### Short exercise
Return each of the records below verbatim, line for line, with nothing added, dropped, or reordered.

====

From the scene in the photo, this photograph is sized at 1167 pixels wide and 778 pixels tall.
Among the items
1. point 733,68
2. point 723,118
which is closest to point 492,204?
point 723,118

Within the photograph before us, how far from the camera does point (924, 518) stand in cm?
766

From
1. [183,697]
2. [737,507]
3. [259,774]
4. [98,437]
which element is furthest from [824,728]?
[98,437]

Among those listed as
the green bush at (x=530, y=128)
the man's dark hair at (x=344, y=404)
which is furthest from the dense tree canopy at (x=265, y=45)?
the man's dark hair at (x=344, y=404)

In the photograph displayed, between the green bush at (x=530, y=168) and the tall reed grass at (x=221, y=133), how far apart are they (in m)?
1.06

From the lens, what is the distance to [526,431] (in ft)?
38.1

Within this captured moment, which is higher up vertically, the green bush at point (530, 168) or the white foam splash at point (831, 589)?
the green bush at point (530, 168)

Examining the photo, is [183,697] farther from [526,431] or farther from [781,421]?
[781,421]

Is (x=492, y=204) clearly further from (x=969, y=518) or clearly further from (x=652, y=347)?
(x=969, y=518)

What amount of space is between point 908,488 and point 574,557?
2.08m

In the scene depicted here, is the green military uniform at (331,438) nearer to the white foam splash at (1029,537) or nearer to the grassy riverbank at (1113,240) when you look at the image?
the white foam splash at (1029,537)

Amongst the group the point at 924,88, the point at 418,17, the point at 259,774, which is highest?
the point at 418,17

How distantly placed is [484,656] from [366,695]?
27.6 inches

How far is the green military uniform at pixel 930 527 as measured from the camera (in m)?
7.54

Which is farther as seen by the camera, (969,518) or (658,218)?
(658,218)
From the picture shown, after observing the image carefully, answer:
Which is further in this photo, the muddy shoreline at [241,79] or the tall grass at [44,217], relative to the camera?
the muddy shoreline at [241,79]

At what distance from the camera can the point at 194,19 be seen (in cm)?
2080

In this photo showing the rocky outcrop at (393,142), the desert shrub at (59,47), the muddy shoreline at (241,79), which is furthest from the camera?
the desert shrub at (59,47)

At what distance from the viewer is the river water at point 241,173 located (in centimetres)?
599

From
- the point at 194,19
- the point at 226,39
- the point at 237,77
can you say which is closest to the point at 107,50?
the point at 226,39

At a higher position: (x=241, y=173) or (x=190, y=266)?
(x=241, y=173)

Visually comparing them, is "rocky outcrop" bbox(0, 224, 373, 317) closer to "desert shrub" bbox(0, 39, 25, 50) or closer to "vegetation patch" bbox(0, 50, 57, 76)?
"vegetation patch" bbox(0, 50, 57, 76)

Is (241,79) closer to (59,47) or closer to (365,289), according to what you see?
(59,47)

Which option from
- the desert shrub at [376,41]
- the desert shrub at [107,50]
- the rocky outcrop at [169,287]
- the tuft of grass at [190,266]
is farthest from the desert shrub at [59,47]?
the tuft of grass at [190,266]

====

### Finished exercise
From the scene in the photo, this photograph is sized at 1167 pixels wide and 778 pixels tall.
Among the items
1. point 733,68
2. point 723,118
which is closest to point 492,204?
point 723,118

Within the photograph before us, how far from the camera does point (924, 518) stand in cm?
766

From
1. [183,697]
2. [737,507]
3. [259,774]
4. [98,437]
which element is furthest from [824,728]?
[98,437]

Among those listed as
the green bush at (x=530, y=128)
the man's dark hair at (x=344, y=404)
which is furthest from the dense tree canopy at (x=265, y=45)?
the man's dark hair at (x=344, y=404)

In the photograph displayed, between the green bush at (x=530, y=168) and the tall reed grass at (x=221, y=133), how far apart are they (in m)?
1.06

From the lens, what is the distance to [526,431] (in ft)?
38.1

Within this captured moment, which is higher up vertically, the green bush at point (530, 168) or the white foam splash at point (831, 589)?
the green bush at point (530, 168)

Examining the photo, is [183,697] farther from [526,431] or farther from [781,421]?
[781,421]

Is (x=492, y=204) clearly further from (x=969, y=518) or clearly further from (x=652, y=347)?
(x=969, y=518)

What amount of space is between point 908,488 and point 574,557?
2.08m

In the scene depicted here, is the green military uniform at (331,438) nearer to the white foam splash at (1029,537) or nearer to the grassy riverbank at (1113,240) when you look at the image?
the white foam splash at (1029,537)

Amongst the group the point at 924,88, the point at 418,17, the point at 259,774, which is highest?
the point at 418,17

How distantly placed is [484,656] from [366,695]?
27.6 inches

How far is the green military uniform at pixel 930 527 as measured from the camera (in m)?
7.54

Which is farther as seen by the camera, (969,518) or (658,218)?
(658,218)
From the picture shown, after observing the image carefully, answer:
Which is further in this photo, the muddy shoreline at [241,79] or the tall grass at [44,217], relative to the camera?
the muddy shoreline at [241,79]

At what distance from the camera can the point at 194,19 be seen (in cm)?
2080

In this photo showing the rocky outcrop at (393,142), the desert shrub at (59,47), the muddy shoreline at (241,79), which is furthest from the camera?
the desert shrub at (59,47)

At what distance from the viewer is the river water at point 241,173 located (in centimetres)?
599

From
- the point at 194,19
- the point at 226,39
- the point at 237,77
can you say which is closest to the point at 107,50?
the point at 226,39

At a higher position: (x=241, y=173) or (x=190, y=266)?
(x=241, y=173)

Visually comparing them, is "rocky outcrop" bbox(0, 224, 373, 317) closer to "desert shrub" bbox(0, 39, 25, 50) or closer to "vegetation patch" bbox(0, 50, 57, 76)?
"vegetation patch" bbox(0, 50, 57, 76)

Is (241,79) closer to (59,47) or closer to (365,289), according to what you see?
(59,47)

Which option from
- the desert shrub at [376,41]
- the desert shrub at [107,50]
- the rocky outcrop at [169,287]
- the tuft of grass at [190,266]
is farthest from the desert shrub at [59,47]?
the tuft of grass at [190,266]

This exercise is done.